Curiously enough, most Judic psions turned out to be Ceremonials, gifted with using their voices to sing the Nine Canons and alter reality. The only remnant of Judic culture left was the Skinlin’s pidgin mishmash of their language used to sonically alter plant DNA with Power wedded to voice. That, and the golem’ai.

If I’d been a little less worried about a demon trying to kill me, I might have gone looking for some historical sites of interest, especially the corner of Hradcany Square where the last of the Judic followers of Gilead—the stubborn band that had shown its hand too soon against Merican StratComm’s final wrenching of political power away from Kochba’s old guard—had been mown down by laserifle fire. As it was, scholarship would have to take a back seat to figuring out who the hell was trying to kill me now. On the bright side, I could always come back.

If I survived.

It was obviously night, since the Nichtvren leaned against the wall by the door, his arms folded. He wore the same dusty black sweater and workman’s pants, but a new, shiny pair of boots. “There she is.” He sounded lazily amused, the catshine of a night-hunting predator folding over his eyes. “You look better now, belle morte.”

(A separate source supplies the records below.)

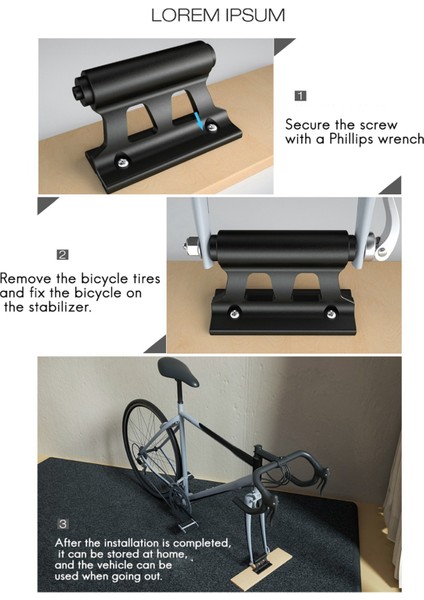 LOREM IPSUM

1

Secure the screw with a Phillips wrench

2

Remove the bicycle tires and fix the bicycle on the stabilizer.

3

After the installation is completed, it can be stored at home, and the vehicle can be used when going out.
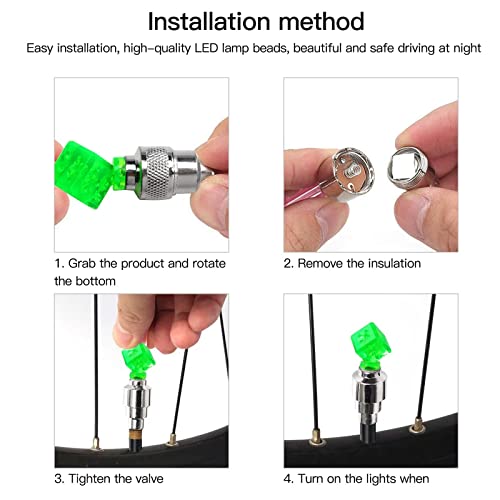 Installation method

Easy installation, high-quality LED lamp beads, beautiful and safe driving at night

1. Grab the product and rotate the bottom

2. Remove the insulation

3. Tighten the valve

4. Turn on the lights when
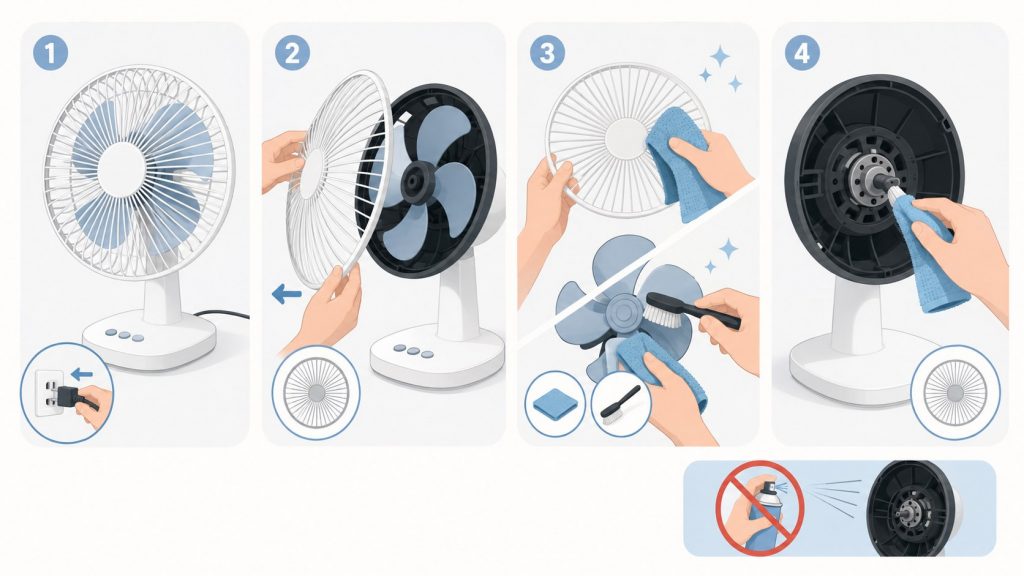 1

2

3

4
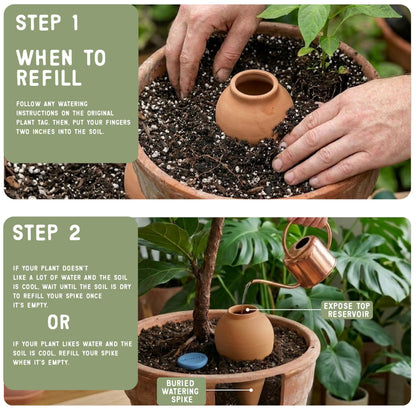 STEP 1

WHEN TO REFILL

FOLLOW ANY WATERING INSTRUCTIONS ON THE ORIGINAL PLANT TAG. THEN, PUT YOUR FINGERS TWO INCHES INTO THE SOIL.

STEP 2

IF YOUR PLANT DOESN'T LIKE A LOT OF WATER AND THE SOIL IS COOL, WAIT UNTIL THE SOIL IS DRY TO REFILL YOUR SPIKE ONCE IT'S EMPTY.

OR

IF YOUR PLANT LIKES WATER AND THE SOIL IS COOL, REFILL YOUR SPIKE WHEN IT'S EMPTY.

EXPOSE TOP RESERVOIR

BURIED WATERING SPIKE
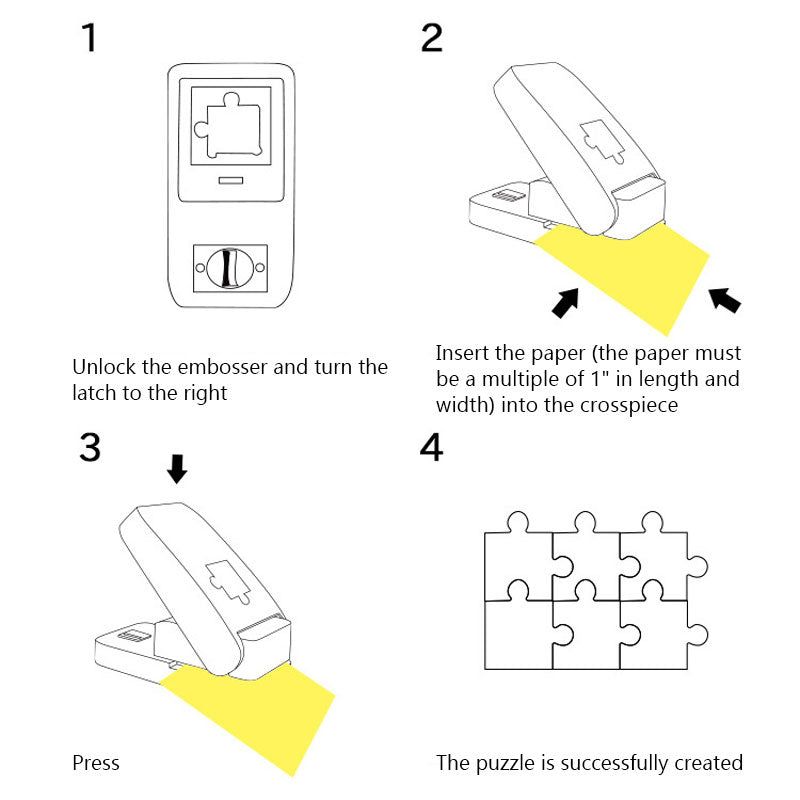 1

Unlock the embosser and turn the latch to the right

2

Insert the paper (the paper must be a multiple of 1" in length and width) into the crosspiece

3

Press

4

The puzzle is successfully created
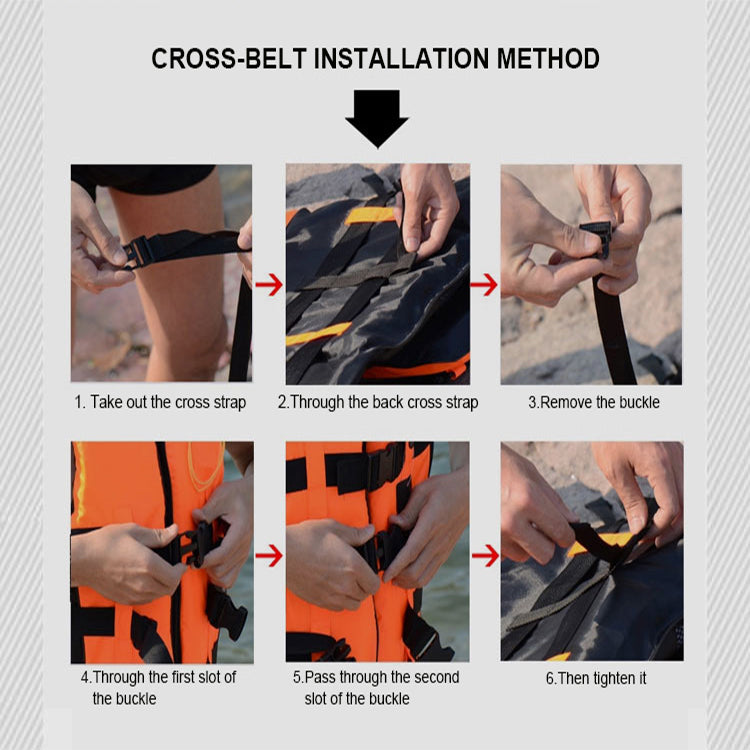 CROSS-BELT INSTALLATION METHOD

1. Take out the cross strap

2.Through the back cross strap

3.Remove the buckle

4.Through the first slot of the buckle

5.Pass through the second slot of the buckle

6.Then tighten it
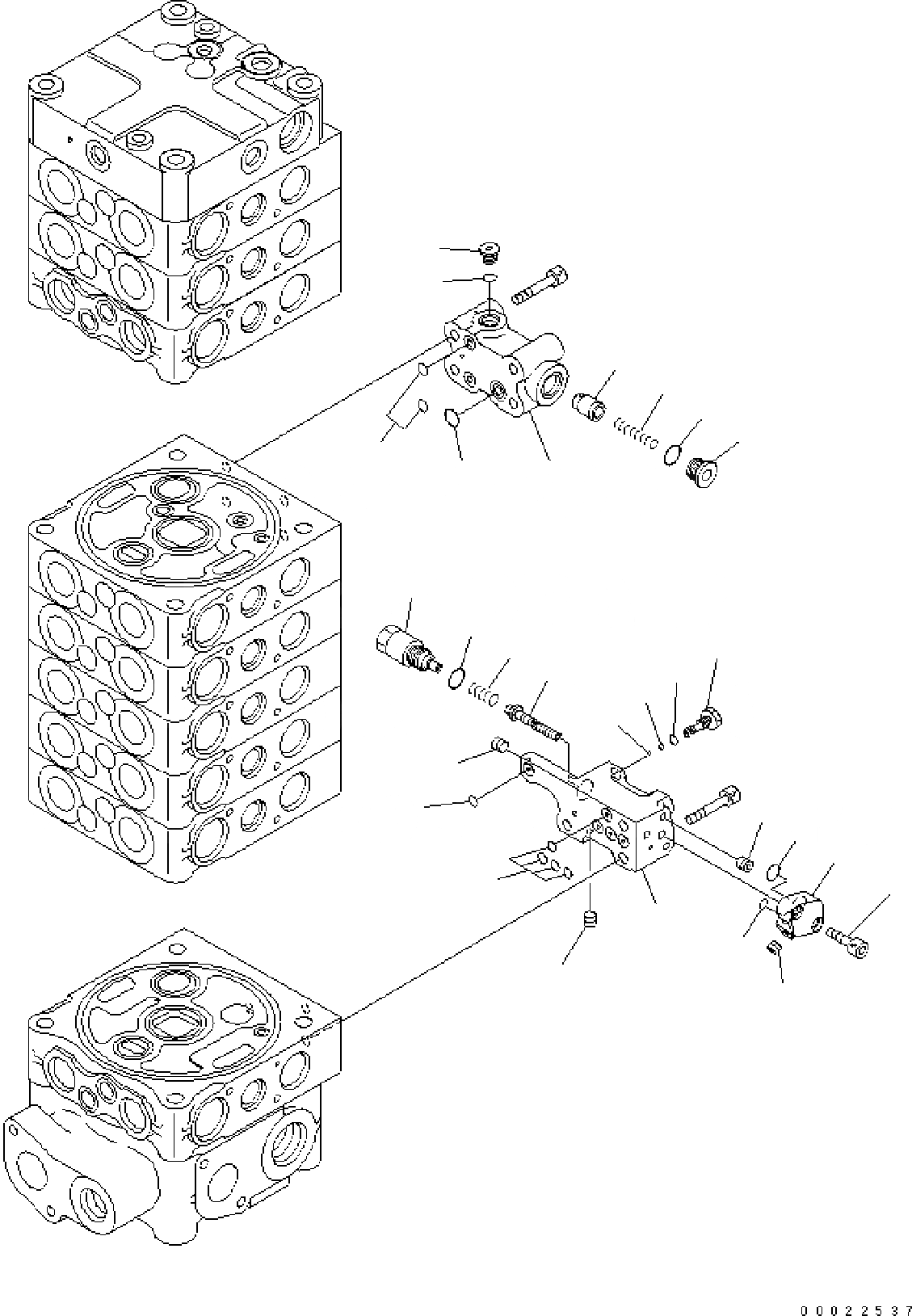 00022537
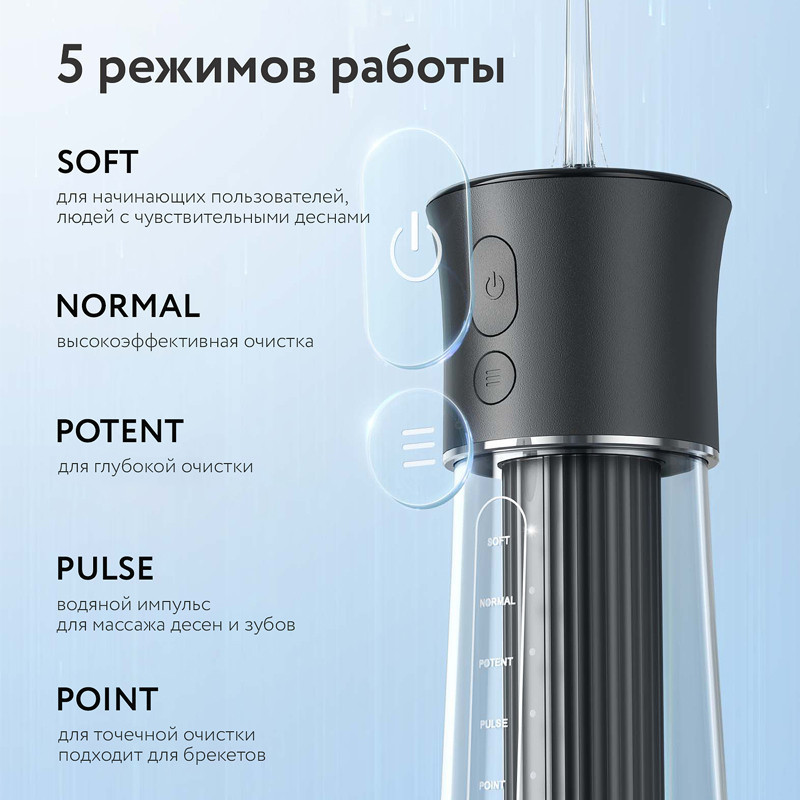 5 режимов работы

SOFT
для начинающих пользователей, людей с чувствительными деснами

NORMAL
высокоэффективная очистка

POTENT
для глубокой очистки

PULSE
водяной импульс для массажа десен и зубов

POINT
для точечной очистки подходит для брекетов

SOFT
NORMAL
POTENT
PULSE
POINT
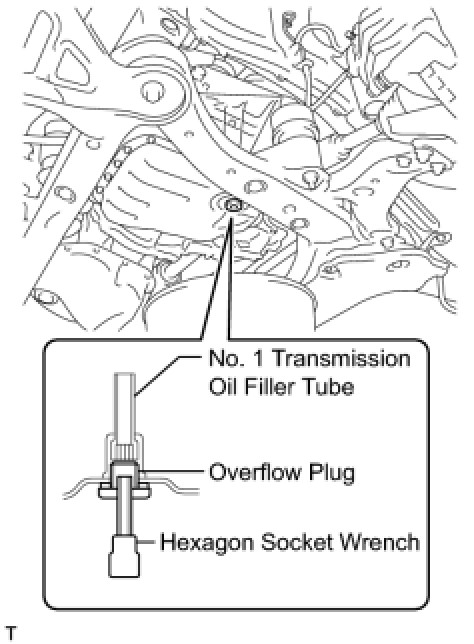 No. 1 Transmission Oil Filler Tube

Overflow Plug

Hexagon Socket Wrench

T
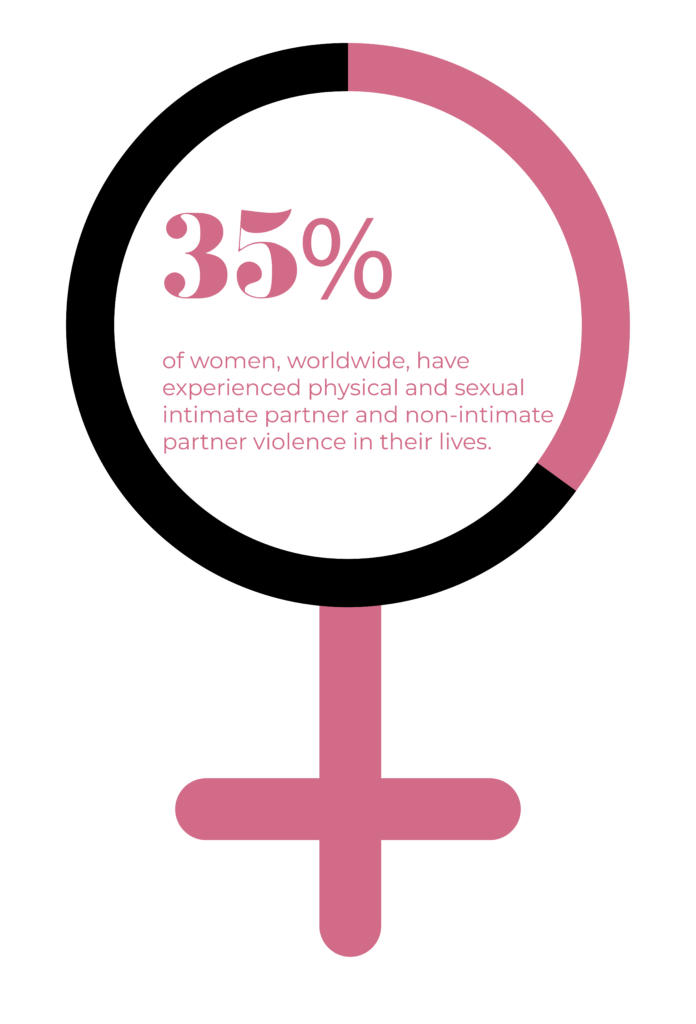 35%

of women, worldwide, have experienced physical and sexual intimate partner and non-intimate partner violence in their lives.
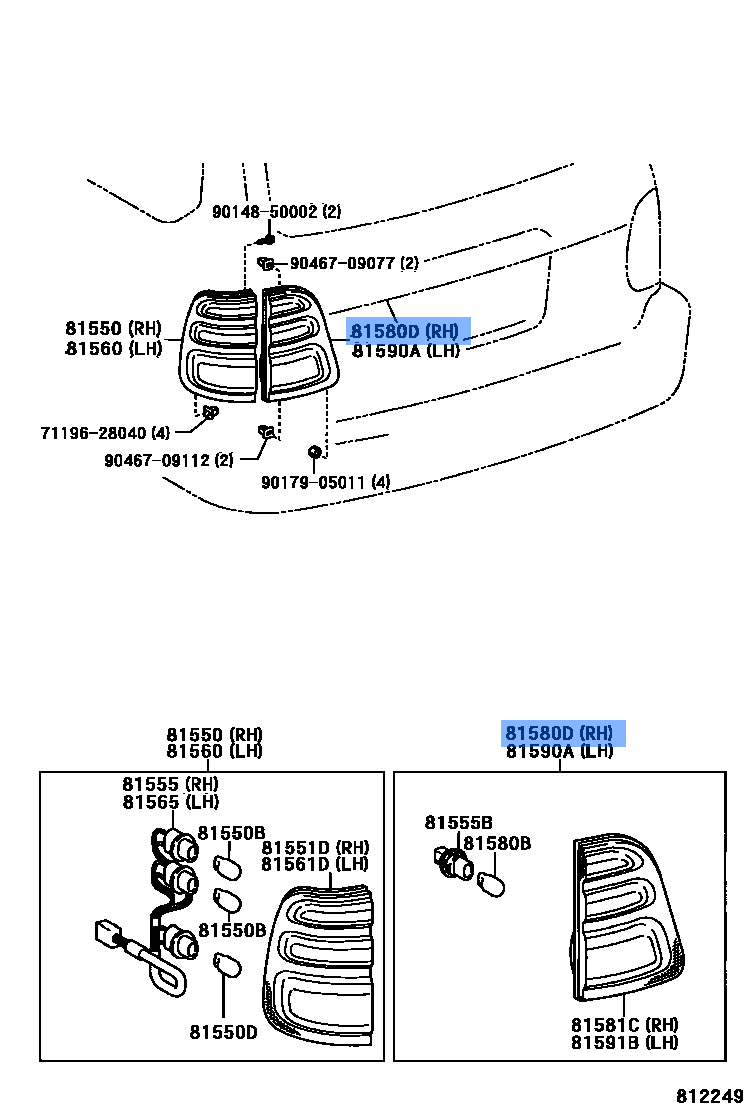 90148-50002 (2)
90467-09077 (2)
81550 (RH)
81560 (LH)
81580D (RH)
81590A (LH)
71196-28040 (4)
90467-09112 (2)
90179-05011 (4)

81550 (RH)
81560 (LH)
81555 (RH)
81565 (LH)
81550B
81551D (RH)
81561D (LH)
81550B
81550D

81580D (RH)
81590A (LH)
81555B
81580B
81581C (RH)
81591B (LH)

812249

I heard rain pattering on the sides of the building, stroking the windows behind his words. No thunder, though. The storm had passed.

“I should.” I stripped my hair away from my face. I really had to find something to tie it back. “Last time you saw me, I’d just been hit by a hover. Where’s Lucas?” I wanted a little tête-à-tête with him, to touch gravbase and also—more importantly—to ask him what they talked about when I wasn’t in the room.

“Gathering information.” The Nichtvren inclined his head, his gaze flowing slow and gelid over my body. “I would have loved to Turn you, cherie.”